Era ormai scesa la notte, e l'unica luce era data proprio dalle fiamme che divampavano da lui stesso.
I nani e l'hobbit, su quella rupe, non poterono far altro che assistere inermi a quella catastrofe, in silenzio, gli occhi colmi di terrore.
In lontananza, si potevano addirittura udire le grida.
-Povere anime...-mormorò Balin.
L'hobbit non disse nulla. Non ne aveva la forza.
L'unico che non sembrava curarsene era Thorin; era voltato di spalle, senza neppure guardare la città in fiamme.
L'hobbit si scoprì furibondo.
Gli importa solo di quella stupida Arkengemma.
È ossessionato...
Non conta quanto sangue e morte lascia lungo la strada...
John sembrò capire, solo in quel momento, ciò che Sherlock gli aveva detto. Quel tesoro... quella pietra... sembravano portare alla pazzia. E qualcosa gli diceva che il peggio doveva ancora arrivare.

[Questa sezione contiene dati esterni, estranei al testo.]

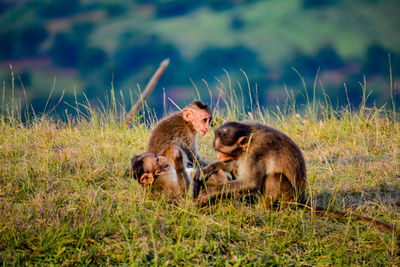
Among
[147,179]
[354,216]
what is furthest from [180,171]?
[354,216]

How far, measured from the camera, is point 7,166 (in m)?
5.72

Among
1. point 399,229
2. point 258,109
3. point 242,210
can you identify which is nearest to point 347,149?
point 258,109

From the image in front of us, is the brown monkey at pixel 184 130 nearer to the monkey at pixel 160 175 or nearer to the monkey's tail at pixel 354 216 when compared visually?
the monkey at pixel 160 175

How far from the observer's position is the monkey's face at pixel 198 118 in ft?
18.2

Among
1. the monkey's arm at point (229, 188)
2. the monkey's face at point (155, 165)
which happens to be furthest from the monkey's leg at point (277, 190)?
the monkey's face at point (155, 165)

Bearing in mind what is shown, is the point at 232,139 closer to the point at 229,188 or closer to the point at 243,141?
the point at 243,141

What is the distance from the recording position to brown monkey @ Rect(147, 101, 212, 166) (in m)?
5.37

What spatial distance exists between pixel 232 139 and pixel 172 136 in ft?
4.99

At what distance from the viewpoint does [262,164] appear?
4113mm

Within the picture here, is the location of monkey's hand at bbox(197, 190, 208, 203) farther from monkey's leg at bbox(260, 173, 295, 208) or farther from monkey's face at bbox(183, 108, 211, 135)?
monkey's face at bbox(183, 108, 211, 135)

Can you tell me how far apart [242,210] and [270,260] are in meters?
0.71

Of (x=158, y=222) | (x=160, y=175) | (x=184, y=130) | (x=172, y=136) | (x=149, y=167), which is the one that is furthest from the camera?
(x=184, y=130)

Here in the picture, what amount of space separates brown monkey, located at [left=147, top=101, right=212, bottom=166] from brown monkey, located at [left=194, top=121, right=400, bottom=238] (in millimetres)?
1261

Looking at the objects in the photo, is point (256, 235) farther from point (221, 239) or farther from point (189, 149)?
point (189, 149)
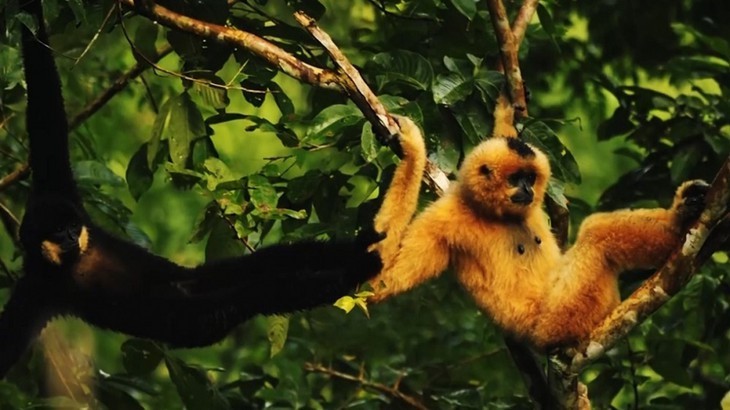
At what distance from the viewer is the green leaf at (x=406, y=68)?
7137 mm

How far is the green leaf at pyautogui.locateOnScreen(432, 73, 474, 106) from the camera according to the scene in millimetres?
6938

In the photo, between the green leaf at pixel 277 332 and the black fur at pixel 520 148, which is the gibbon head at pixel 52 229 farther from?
the black fur at pixel 520 148

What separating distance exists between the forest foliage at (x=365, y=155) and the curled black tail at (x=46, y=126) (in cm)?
26

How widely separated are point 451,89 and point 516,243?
0.91 meters

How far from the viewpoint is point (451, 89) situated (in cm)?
699

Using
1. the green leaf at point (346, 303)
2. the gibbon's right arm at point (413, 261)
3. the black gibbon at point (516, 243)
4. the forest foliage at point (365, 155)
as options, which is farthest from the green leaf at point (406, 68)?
the green leaf at point (346, 303)

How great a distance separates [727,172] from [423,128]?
6.03 feet

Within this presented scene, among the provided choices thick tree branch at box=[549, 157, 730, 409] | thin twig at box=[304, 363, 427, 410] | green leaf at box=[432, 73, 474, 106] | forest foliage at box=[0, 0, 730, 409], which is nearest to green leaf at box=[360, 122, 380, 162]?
forest foliage at box=[0, 0, 730, 409]

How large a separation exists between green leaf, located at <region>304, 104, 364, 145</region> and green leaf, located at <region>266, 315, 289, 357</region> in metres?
0.99

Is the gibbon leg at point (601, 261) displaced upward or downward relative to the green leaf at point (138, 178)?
upward

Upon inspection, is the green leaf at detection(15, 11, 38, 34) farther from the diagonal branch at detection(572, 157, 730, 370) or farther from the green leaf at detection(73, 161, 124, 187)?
the diagonal branch at detection(572, 157, 730, 370)

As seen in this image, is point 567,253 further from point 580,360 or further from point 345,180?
point 345,180

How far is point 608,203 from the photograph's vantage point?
883cm

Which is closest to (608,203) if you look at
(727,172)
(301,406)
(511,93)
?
(511,93)
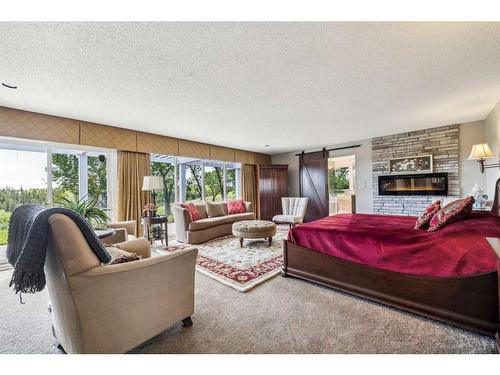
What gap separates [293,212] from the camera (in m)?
5.65

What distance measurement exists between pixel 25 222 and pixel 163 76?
178cm

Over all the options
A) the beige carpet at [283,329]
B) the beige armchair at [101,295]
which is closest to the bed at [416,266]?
the beige carpet at [283,329]

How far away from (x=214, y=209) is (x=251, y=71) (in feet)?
11.2

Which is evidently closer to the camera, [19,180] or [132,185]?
[19,180]

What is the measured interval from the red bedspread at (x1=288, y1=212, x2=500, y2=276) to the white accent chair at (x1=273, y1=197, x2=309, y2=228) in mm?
2710

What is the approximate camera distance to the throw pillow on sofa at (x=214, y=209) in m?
5.01

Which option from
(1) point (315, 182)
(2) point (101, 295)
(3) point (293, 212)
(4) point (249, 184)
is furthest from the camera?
(4) point (249, 184)

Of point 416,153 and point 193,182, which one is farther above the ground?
point 416,153

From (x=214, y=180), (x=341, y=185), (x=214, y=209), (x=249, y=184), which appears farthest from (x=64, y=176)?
(x=341, y=185)

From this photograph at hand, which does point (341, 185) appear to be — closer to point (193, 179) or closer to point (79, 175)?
point (193, 179)

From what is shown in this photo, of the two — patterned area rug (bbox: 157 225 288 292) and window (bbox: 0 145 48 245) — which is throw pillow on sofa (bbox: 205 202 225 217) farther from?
window (bbox: 0 145 48 245)

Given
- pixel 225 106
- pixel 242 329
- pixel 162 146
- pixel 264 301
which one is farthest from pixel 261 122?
pixel 242 329

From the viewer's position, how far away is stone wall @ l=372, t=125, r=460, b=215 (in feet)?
14.3

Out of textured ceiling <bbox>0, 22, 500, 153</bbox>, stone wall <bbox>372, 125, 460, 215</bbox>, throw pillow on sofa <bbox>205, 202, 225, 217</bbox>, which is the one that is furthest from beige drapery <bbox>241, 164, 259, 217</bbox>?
stone wall <bbox>372, 125, 460, 215</bbox>
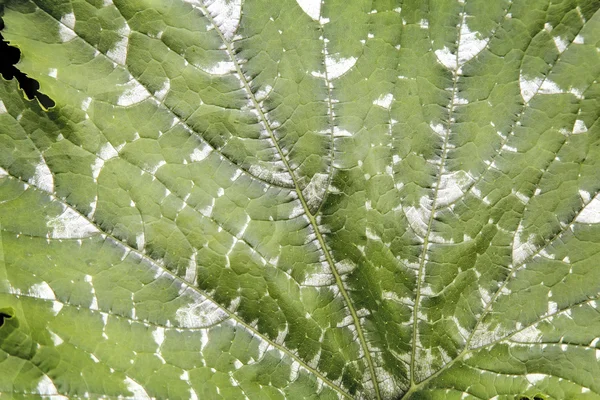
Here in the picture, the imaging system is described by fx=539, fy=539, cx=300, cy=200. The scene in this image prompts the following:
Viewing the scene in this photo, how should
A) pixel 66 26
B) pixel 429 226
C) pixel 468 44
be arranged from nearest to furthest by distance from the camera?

Non poté indulgere troppo in quelle riflessioni, perché in quel momento successe qualcosa.
Qualcosa che spezzò il cuore di John in mille pezzi.
Smaug cadde di schianto nel lago, colpito a morte da quella che, anche in lontananza, distinse subito come una freccia.
Ricordò solo in quel momento ciò che i nani gli avevano raccontato, anche se in forma di leggenda.
Solo una freccia nera può trapassare la corazza di un drago...
Con esasperante lentezza, lo vide cadere in quelle acque nere.
E poi sprofondare.
I nani osservarono tutta la scena, stupefatti, non credendo ai loro occhi.
-È morto... Smaug è morto...-mormorò John.
Sentì intorno a sé, come un mormorio indistinto, le grida di esultanza di tutti i nani.
-Finalmente!
-La Montagna è nostra!
Lui, invece, non parlò.
Non ne era in grado.
Sapeva che avrebbe dovuto fingere esultanza, ma non aveva la forza neppure per quello. L'unica cosa che riuscì a fare fu scivolare lungo la roccia, gli occhi chiusi. E nella sua mente, un nome.
Uno solo.
Sherlock...
Una lacrima, una sola, gli rigò il volto.